Polícia do país busca mais suspeitos de envolvimento em plano de ataque terrorista desarticulado na véspera

AP, EFE E NYT, O Estadao de S.Paulo

07 de setembro de 2007 | 00h00

O governo da Alemanha reforçou ontem a segurança em suas fronteiras com o objetivo de capturar possíveis colaboradores dos três militantes islâmicos presos na terça-feira sob suspeita de planejar uma série de ataques a bomba no país. O Ministério do Interior alemão não divulgou o número exato de pessoas procuradas, mas o vice-ministro da pasta, August Hanning, indicou que seriam "cerca de dez suspeitos".De acordo com Hanning, esses procurados são acusados de dar apoio logístico aos três supostos terroristas. "Entre os suspeitos, temos alemães, turcos e pessoas de outras nacionalidades", afirmou.
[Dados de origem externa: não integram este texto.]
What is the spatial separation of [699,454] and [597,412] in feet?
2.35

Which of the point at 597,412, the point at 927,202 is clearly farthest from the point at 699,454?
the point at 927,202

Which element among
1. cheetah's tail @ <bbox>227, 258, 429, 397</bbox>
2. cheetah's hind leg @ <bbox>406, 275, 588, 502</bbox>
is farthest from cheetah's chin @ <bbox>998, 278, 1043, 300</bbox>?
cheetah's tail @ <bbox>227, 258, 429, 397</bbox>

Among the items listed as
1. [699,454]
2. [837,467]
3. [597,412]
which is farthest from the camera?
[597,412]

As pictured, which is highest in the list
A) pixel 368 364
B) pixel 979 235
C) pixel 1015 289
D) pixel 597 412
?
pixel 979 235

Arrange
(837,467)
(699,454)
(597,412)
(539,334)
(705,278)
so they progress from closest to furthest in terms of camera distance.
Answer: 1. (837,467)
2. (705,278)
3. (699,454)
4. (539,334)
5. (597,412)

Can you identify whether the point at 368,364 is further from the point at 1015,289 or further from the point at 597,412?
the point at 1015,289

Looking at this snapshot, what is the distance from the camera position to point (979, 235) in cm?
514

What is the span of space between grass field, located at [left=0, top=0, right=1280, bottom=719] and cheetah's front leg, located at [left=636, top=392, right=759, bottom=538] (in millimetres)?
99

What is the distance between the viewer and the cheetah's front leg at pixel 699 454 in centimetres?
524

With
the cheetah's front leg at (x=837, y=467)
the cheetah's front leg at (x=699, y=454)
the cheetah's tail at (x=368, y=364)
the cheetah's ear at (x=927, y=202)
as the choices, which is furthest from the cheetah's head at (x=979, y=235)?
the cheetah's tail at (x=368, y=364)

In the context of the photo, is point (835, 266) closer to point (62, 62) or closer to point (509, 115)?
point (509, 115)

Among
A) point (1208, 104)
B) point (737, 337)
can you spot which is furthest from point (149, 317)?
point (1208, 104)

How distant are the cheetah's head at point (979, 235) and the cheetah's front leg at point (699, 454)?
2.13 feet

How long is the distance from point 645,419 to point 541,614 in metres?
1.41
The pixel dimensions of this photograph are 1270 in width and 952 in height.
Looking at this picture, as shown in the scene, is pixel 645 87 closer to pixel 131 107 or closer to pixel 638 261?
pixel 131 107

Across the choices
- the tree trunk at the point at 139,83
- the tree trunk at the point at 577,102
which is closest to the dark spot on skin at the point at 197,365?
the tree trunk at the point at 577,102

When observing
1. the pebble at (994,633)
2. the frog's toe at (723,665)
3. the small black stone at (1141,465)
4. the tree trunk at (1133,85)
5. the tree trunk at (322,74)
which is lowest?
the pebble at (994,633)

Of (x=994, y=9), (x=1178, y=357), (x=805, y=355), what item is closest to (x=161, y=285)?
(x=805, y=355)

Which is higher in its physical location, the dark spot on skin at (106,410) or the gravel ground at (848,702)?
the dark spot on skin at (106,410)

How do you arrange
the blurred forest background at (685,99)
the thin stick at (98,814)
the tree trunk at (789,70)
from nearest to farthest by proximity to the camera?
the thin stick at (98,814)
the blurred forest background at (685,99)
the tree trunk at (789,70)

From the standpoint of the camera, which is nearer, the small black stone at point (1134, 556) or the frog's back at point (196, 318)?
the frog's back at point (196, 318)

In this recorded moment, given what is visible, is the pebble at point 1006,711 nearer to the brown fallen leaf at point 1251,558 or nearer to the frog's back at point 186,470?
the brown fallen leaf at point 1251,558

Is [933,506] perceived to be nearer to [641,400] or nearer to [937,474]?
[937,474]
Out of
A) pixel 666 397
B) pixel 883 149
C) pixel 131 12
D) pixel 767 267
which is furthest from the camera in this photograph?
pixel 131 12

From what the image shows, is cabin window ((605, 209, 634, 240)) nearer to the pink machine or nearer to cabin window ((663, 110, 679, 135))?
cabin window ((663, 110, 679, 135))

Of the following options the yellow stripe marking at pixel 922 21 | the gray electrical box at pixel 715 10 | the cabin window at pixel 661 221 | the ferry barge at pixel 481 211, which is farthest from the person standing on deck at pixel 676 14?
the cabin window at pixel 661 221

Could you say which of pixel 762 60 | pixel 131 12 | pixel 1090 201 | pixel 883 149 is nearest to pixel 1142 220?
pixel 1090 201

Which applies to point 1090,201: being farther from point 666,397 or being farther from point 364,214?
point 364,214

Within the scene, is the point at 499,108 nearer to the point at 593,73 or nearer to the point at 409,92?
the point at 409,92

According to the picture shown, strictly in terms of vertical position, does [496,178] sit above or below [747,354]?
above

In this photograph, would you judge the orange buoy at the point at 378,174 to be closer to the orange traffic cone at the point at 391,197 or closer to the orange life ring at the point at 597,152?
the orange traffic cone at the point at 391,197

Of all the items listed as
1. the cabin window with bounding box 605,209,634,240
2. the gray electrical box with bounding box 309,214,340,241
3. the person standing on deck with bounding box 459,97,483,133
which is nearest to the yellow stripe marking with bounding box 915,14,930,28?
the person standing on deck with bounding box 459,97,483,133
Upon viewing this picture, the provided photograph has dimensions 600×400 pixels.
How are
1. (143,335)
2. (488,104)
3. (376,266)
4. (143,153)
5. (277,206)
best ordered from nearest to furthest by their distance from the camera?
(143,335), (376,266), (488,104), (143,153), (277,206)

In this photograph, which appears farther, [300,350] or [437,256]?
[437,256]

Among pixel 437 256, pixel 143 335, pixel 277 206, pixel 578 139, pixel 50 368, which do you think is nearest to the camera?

O vice-ministro informou que essa suposta célula terrorista não apresenta perigo real ao país, mas ressaltou que a Alemanha segue como um alvo potencial para o terror dos radicais islâmicos.Segundo a polícia alemã, os três detidos na terça-feira - dois alemães convertidos ao Islã e um cidadão turco, que têm entre 21 e 28 anos - compartilhavam o ódio aos Estados Unidos e tinham como objetivo atacar o Aeroporto de Frankfurt (um dos mais movimentados da Europa) e a base americana de Ramstein, além de lugares freqüentados por cidadãos dos EUA no país, como discotecas e bares. Com eles, foram apreendidos mais de 700 quilos de material para a fabricação de bombas - entre eles 12 barris de peróxido de hidrogênio (veja ao lado), detonadores e dispositivos eletrônicos.A prisão dos supostos terroristas esquentou o debate na Alemanha sobre a capacidade de atuação legal dos serviços de segurança do país. Políticos do Partido Conservador usaram o caso como exemplo de que a polícia deveria receber respaldo judicial para fiscalizar computadores de suspeitos sem o conhecimento dos investigados. Já membros do Partido Social Democrata - que fazem parte da coalizão de governo da chanceler alemã, a conservadora Angela Merkel -, afirmaram que o caso do ataque frustrado provou que as leis atuais são suficientes.